Банкирам оставалось лишь молиться о предотвращении нового кризиса. Они понимали, что долго держать случившееся в секрете невозможно. От Круппа зависело благосостояние почти полумиллиона человек, а последствия возможного банкротства фирмы для экономики страны в целом было бы трудно переоценить. Любая мелочь могла вызвать тяжелые последствия. И как раз в январе того же года Бейц попросил новый кредит в 25 миллионов долларов. Обеспокоенные члены кредитного комитета почтительно попросили о доступе к бухгалтерским книгам, но им Крупп ответил отказом. Эти люди никогда не были его союзниками. Они стремились превратить его фирму в корпорацию и сами хотели стать акционерами.

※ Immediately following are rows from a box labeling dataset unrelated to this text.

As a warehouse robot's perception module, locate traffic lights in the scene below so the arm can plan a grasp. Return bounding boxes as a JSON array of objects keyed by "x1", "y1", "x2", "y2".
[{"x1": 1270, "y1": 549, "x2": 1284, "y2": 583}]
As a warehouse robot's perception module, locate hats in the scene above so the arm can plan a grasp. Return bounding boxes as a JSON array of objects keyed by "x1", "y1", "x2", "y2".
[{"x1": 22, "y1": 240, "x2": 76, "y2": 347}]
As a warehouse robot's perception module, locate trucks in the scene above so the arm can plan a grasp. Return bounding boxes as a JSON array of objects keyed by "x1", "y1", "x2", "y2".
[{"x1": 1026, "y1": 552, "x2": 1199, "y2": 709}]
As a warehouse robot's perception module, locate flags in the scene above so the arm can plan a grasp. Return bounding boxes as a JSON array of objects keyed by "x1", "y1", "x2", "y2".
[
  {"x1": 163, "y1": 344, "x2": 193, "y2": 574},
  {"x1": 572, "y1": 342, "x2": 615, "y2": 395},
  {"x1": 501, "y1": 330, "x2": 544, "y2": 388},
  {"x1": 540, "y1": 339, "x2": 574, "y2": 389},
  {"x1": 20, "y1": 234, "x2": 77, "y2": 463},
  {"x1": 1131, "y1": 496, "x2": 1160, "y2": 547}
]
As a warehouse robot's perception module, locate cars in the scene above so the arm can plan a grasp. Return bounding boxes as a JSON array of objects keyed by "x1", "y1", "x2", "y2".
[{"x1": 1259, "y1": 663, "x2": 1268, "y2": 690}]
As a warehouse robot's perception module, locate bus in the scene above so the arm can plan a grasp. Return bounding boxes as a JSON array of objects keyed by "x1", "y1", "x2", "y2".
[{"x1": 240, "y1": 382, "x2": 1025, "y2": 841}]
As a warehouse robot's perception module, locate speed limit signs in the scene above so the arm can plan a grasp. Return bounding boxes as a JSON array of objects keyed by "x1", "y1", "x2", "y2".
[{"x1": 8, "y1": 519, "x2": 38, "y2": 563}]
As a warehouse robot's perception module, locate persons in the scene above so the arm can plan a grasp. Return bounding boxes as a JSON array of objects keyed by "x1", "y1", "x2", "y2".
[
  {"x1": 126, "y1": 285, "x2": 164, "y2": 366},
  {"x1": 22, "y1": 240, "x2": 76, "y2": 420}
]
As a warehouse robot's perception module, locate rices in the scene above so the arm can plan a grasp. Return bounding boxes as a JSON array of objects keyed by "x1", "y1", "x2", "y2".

Кредитный комитет информировал пятерку крупнейших банкиров, союзников Круппа, что не собирается рисковать и оставляет все риски, связанные с фирмой, на их усмотрение. После их отказа, в феврале 1967 года, президент Карл Блессинг предложил 75 миллионов долларов обеспеченного правительством экспортного кредита в обмен на серьезные изменения в управлении концерном. И опять напрашивается историческая аналогия: почти сто лет назад, тоже в условиях жестокого кризиса, Бисмарк и Вильгельм I заставили Альфреда Круппа отдать его драгоценную «Гусштальфабрик» под опеку Прусского государственного банка. Разница, собственно, лишь в том, что наблюдателем тогда был назначен человек Круппа, а теперь Альфриду пришлось иметь дело с министром экономики – профессором Карлом Шиллером, видным ученым и социал-демократом. Именно этого человека, а вовсе не Американца должен был бы выбрать последний «пушечный король» своим Йенке, своим вторым «я», но это исключалось из-за политических убеждений: Шиллер был не только социал-демократом; он бросил рейх и фюрера в трудный час, отгородившись от войны стенами университетских аудиторий. Зато теперь он считался в своей сфере одним из самых выдающихся умов.